How to Cut Your Cat's Nails
Plus why you should never declaw
When your kitty’s claws end in sharp points, it’s time to nip the tips, not only to protect you and the furniture but also to prevent a broken claw (ouch) when the sharp point gets stuck in the carpet. Some cats are freaked out when the clippers come out. If you weren’t able to accustom your cat to nail clipping when she was a kitten, ease into it. When your cat is sleepy and on your lap, gently massage a paw and press one or two pads for a few seconds, so the nails are extended. Give her a little treat. Repeat every few days and then bring out the clippers, trimming one sharp nail at a time or more if she didn’t notice and doesn’t wriggle free. And stay on the cutting edge with sharp nail clippers. A trim every two weeks is advised but older and arthritic cats may require a trim more often, advises the Humane Society of the United States.

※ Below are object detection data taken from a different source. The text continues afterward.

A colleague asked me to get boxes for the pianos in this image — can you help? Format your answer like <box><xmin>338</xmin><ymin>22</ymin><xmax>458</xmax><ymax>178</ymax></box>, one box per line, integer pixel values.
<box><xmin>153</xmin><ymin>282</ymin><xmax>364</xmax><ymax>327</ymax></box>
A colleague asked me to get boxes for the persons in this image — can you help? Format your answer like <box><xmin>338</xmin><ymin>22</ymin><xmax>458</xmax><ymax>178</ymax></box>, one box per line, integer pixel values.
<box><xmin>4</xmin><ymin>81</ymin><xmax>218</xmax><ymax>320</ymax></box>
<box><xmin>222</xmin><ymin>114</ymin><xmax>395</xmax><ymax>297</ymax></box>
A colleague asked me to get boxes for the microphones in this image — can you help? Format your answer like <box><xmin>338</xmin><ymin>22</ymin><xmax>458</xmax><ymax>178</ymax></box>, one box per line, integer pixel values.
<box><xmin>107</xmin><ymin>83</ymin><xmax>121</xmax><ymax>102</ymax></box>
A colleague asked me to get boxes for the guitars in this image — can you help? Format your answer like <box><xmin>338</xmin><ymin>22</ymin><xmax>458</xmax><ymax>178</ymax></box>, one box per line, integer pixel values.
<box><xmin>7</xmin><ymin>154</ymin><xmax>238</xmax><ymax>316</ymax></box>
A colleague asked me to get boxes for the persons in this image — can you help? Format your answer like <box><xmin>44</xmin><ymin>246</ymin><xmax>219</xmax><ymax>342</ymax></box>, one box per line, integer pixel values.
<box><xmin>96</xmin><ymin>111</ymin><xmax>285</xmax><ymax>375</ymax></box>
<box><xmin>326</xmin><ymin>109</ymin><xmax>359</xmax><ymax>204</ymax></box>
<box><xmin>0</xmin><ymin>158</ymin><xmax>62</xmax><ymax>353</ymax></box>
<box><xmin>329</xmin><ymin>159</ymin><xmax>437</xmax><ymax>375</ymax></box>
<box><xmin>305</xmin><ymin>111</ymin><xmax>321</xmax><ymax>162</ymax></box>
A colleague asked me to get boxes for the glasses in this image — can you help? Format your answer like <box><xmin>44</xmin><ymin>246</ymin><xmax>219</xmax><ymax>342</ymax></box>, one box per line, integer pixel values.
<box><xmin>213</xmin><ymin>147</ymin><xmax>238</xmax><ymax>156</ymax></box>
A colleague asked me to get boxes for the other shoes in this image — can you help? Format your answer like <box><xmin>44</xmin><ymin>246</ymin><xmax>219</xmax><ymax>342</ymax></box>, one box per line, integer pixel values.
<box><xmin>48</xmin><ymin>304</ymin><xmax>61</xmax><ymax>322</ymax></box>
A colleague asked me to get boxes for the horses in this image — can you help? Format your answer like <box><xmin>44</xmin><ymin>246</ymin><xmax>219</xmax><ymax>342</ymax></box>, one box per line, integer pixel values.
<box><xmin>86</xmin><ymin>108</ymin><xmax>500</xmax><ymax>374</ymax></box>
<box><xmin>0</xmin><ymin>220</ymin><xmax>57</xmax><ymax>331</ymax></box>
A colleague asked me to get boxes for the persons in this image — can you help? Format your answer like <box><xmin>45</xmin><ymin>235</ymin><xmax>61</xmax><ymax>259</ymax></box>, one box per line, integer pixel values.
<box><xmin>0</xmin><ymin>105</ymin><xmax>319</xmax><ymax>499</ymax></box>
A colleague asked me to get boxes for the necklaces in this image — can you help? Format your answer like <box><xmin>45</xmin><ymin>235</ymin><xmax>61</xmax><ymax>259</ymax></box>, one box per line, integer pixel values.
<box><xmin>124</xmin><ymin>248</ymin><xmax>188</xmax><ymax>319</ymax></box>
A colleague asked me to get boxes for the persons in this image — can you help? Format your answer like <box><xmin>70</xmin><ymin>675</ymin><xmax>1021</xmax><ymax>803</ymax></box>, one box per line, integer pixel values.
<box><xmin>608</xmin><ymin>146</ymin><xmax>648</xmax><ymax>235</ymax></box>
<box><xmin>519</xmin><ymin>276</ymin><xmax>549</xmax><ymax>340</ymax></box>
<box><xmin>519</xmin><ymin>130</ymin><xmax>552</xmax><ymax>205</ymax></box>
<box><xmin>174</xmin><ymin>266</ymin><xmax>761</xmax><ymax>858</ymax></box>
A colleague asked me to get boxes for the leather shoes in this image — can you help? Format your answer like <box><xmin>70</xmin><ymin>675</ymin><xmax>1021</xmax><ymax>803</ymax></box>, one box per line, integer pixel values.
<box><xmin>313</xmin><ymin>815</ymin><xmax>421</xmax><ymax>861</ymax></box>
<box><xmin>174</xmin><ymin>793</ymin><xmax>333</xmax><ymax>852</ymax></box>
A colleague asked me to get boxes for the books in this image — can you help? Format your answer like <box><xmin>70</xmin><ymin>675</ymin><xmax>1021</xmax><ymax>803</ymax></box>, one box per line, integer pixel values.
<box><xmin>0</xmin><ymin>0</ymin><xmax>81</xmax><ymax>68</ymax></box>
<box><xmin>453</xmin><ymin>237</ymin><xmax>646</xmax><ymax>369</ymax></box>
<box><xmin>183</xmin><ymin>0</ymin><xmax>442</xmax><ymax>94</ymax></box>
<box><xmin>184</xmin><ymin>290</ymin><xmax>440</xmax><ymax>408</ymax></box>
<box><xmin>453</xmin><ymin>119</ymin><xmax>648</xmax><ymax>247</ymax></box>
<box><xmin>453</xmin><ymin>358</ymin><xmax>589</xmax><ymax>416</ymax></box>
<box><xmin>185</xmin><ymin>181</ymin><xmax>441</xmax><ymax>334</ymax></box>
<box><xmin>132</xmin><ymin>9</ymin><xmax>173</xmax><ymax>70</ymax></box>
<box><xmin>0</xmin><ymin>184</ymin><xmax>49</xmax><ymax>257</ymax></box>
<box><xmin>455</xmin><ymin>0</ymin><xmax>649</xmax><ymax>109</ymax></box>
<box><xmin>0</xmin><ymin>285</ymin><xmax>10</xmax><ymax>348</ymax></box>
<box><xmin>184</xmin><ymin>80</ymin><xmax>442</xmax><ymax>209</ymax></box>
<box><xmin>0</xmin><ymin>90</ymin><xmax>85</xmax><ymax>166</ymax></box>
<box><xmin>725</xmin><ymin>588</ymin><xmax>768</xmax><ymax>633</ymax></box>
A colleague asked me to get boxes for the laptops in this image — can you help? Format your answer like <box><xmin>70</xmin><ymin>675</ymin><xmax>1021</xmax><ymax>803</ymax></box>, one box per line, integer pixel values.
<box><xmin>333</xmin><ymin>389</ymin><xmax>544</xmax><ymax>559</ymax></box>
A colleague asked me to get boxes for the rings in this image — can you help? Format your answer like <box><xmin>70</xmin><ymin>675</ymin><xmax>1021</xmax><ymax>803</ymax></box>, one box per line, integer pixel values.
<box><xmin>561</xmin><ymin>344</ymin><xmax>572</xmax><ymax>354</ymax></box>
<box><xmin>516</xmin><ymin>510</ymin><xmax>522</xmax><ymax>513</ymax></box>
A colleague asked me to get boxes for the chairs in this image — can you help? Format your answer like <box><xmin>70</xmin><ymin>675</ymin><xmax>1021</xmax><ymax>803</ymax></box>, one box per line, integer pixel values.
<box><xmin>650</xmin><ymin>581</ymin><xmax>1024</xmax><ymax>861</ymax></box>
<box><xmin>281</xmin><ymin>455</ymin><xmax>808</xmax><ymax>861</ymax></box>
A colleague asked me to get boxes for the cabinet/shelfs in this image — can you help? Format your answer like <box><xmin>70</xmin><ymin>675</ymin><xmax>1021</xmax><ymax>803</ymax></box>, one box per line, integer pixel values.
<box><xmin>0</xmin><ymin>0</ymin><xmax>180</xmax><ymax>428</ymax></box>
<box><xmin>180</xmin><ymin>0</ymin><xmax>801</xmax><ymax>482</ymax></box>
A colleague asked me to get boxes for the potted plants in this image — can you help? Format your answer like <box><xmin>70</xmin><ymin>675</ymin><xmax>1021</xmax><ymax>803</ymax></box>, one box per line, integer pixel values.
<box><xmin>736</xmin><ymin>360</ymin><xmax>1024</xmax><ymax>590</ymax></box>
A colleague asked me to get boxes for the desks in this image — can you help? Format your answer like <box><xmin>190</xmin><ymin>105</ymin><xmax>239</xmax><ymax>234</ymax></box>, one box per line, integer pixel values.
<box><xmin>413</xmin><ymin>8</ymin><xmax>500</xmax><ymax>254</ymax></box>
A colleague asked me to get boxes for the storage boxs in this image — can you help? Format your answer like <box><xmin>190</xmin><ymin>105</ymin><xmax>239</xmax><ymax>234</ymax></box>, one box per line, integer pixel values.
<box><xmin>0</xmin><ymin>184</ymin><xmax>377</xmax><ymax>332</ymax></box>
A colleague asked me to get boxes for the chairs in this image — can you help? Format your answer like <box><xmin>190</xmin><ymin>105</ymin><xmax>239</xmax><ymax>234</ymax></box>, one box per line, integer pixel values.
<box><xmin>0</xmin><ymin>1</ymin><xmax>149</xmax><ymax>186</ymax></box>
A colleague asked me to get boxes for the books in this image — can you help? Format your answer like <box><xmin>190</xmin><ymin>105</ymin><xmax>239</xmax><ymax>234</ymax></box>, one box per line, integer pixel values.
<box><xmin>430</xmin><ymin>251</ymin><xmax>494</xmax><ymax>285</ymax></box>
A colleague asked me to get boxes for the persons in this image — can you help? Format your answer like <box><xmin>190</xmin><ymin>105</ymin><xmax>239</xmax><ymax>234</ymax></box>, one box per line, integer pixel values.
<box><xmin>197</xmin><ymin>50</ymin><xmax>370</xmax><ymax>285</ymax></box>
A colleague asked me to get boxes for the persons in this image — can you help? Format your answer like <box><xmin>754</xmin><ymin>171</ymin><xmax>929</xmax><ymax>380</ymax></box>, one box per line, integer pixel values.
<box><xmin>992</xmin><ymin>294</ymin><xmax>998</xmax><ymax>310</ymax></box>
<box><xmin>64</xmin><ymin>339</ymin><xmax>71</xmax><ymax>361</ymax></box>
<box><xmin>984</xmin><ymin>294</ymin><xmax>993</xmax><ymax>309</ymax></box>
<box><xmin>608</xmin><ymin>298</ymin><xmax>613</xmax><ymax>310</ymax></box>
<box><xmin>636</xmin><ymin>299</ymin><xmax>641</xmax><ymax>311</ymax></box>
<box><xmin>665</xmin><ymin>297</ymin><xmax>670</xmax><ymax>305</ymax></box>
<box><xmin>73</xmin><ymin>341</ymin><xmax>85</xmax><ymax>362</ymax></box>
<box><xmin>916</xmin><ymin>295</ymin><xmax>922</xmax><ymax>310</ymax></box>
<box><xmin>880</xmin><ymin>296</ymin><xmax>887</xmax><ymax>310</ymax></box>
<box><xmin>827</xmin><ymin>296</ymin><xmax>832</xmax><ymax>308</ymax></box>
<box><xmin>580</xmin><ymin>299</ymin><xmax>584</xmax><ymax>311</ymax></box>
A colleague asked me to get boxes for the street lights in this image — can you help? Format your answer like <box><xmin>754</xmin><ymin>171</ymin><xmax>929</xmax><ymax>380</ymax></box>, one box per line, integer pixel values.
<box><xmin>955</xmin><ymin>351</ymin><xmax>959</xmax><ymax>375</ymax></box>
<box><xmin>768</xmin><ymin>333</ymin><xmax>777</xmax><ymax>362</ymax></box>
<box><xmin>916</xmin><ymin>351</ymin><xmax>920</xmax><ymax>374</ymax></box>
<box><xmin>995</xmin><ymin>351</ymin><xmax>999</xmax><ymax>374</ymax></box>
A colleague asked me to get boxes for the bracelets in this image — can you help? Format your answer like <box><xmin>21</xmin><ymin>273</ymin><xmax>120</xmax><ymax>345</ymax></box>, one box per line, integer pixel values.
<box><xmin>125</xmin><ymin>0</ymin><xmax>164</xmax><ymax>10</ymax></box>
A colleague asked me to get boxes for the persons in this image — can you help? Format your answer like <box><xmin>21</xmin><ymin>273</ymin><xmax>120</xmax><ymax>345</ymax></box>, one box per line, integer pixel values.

While declawing your cat may sound tempting to avoid any further destruction to your property, it is most definitely horrible for your cat. Declawing is an amputation; it is not merely the removal of the claws. To declaw a cat, the veterinarian cuts off the last knuckles of a cat’s paw—cutting though bone, tendons, skin, and nerves. In a person, it is equivalent to amputating each finger or toe at the last joint. The surgery is also an extremely painful procedure with associated health risks and complications such as infection, permanent lameness, pain or arthritis. Be kind to your cat, don't declaw.